In 2009 the city’s savings took a devastating hit from the global recession. Fund balances were depleted, and the city’s employee contracts became unsustainable under these new conditions. In short, we were broke. While that was the bad news, it was also the good news: a new administration and enough members on the assembly committed to hard work and creative problem solving meant we were able to change how the city did business. We not only made cuts, but also worked to make more efficient use of lower budgets. Soon the city’s Chief Financial Officer reported a $2 million dollar savings had been built by one of our actions–standardizing health benefits! The upshot? In less than five years the city went from running major deficits to a surplus and a AAA bond rating.
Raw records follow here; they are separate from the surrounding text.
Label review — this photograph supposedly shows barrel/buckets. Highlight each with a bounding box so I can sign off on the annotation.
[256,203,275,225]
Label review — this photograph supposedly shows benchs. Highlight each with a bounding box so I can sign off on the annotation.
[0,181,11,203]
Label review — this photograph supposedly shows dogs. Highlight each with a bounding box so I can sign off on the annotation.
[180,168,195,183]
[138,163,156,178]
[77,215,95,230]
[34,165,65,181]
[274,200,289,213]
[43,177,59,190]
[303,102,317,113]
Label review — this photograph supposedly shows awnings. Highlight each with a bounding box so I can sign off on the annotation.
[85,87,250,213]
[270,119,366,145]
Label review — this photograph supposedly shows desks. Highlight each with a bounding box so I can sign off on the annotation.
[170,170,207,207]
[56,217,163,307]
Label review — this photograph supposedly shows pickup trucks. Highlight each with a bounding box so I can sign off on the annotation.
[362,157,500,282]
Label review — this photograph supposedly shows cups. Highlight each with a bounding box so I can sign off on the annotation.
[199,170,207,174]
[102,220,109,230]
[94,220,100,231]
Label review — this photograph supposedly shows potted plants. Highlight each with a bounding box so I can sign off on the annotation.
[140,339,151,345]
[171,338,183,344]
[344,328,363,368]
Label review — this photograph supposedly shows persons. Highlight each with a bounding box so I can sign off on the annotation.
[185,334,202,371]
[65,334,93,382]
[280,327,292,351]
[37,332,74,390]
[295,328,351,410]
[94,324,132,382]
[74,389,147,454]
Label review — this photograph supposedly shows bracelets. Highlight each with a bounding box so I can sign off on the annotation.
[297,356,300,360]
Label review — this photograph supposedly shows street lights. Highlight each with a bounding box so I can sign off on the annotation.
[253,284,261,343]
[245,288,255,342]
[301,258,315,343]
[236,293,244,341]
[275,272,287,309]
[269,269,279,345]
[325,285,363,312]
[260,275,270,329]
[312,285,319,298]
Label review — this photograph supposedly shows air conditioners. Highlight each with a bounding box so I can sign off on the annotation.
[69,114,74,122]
The State of Alaska is running up massive, unsustainable budget deficits. Like Anchorage in the late 2000s, this is both a challenge and an opportunity. Make no mistake: it is a time for us to change Alaska’s fiscal culture, because we have to. We must have the knowledge and the resources to do what’s right, and the political will to get our fiscal house in order. It is not going to be easy, and likely the decisions won’t be popular, but we will get to the other side and then wonder, “What took us so long?”

We are all very fortunate to live in this state, and with honesty, teamwork and leadership in the Alaska State House, we can create a fiscal solution sustainable for next generations who want to call Alaska home.